Tarea: Indica si cada afirmación concuerda con el texto sobre Cataluña y responde sí o no, citando literalmente las palabras del texto que lo deciden. (a) La lógica con que se analizan los episodios cambia de uno a otro. (b) La expresidenta del Parlament figura entre quienes, según el texto, han difundido contenidos de ese tipo. (c) Quien pensaba que esas opiniones eran líneas rojas infranqueables estaba en lo cierto.

━━ Texto citado ━━

El independentismo catalán ha llevado a la exasperación la estrategia de mantener la cohesión de los suyos a base de alimentar el enfrentamiento con el enemigo exterior

Foto: Manifestantes a favor del referéndum del 1-O. (Reuters)
Manifestantes a favor del referéndum del 1-O. (Reuters)

Los episodios se suceden de manera incontenible y, por añadidura, a menudo varían de aspecto, pero la lógica con que se los analiza y valora permanece invariable, siempre idéntica a sí misma. Se trata de convertir cuanto pueda ocurrir y resulte susceptible de ser criticado en mera anécdota, en caso aislado que nada significativo representa. Estoy hablando de Cataluña, por si alguien no se había dado cuenta. Así, tanto da, por mencionar lo más reciente, que el mismísimo 'president' de la Generalitat, la televisión pública catalana o la expresidenta del Parlament (nada menos que en su momento la segunda autoridad de esta comunidad autónoma) escriban artículos, hagan comentarios jocosos o cuelguen en sus cuentas tuits de contenido inequívocamente supremacista, racista o xenófobo. Si alguien pensaba que opiniones de ese tipo constituían en materia de ideas una especie de líneas rojas que ningún político o personaje público en su sano juicio se atrevería a traspasar, ha quedado claro que andaba muy equivocado.

━━━
━━ Material extraído ━━

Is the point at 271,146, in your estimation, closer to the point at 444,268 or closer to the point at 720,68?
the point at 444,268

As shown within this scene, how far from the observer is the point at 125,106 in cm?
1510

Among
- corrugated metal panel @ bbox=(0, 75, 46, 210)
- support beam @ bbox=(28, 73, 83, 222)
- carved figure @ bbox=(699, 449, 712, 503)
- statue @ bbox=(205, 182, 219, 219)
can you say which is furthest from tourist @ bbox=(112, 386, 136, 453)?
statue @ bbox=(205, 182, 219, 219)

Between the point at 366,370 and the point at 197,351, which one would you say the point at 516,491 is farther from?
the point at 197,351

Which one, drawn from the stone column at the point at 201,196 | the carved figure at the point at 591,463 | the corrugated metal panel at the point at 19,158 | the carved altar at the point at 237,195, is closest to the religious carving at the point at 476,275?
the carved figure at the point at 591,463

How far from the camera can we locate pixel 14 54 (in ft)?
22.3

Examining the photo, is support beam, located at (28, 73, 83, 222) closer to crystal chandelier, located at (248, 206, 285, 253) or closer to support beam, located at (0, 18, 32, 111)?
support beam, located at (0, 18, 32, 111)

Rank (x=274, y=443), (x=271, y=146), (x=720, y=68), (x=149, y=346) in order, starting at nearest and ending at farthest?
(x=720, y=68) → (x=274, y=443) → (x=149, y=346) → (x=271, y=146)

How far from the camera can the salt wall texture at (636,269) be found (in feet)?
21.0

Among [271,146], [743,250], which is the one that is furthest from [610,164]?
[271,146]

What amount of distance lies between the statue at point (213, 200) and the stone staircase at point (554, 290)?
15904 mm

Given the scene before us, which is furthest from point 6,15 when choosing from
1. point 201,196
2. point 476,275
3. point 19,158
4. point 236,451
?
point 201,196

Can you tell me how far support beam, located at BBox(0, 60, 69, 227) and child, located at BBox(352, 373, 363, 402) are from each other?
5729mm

━━━

Respuesta:
(a) No: «la lógica con que se los analiza y valora permanece invariable, siempre idéntica a sí misma».
(b) Sí: «la expresidenta del Parlament (nada menos que en su momento la segunda autoridad de esta comunidad autónoma) escriban artículos, hagan comentarios jocosos o cuelguen en sus cuentas tuits de contenido inequívocamente supremacista, racista o xenófobo».
(c) No: «ha quedado claro que andaba muy equivocado».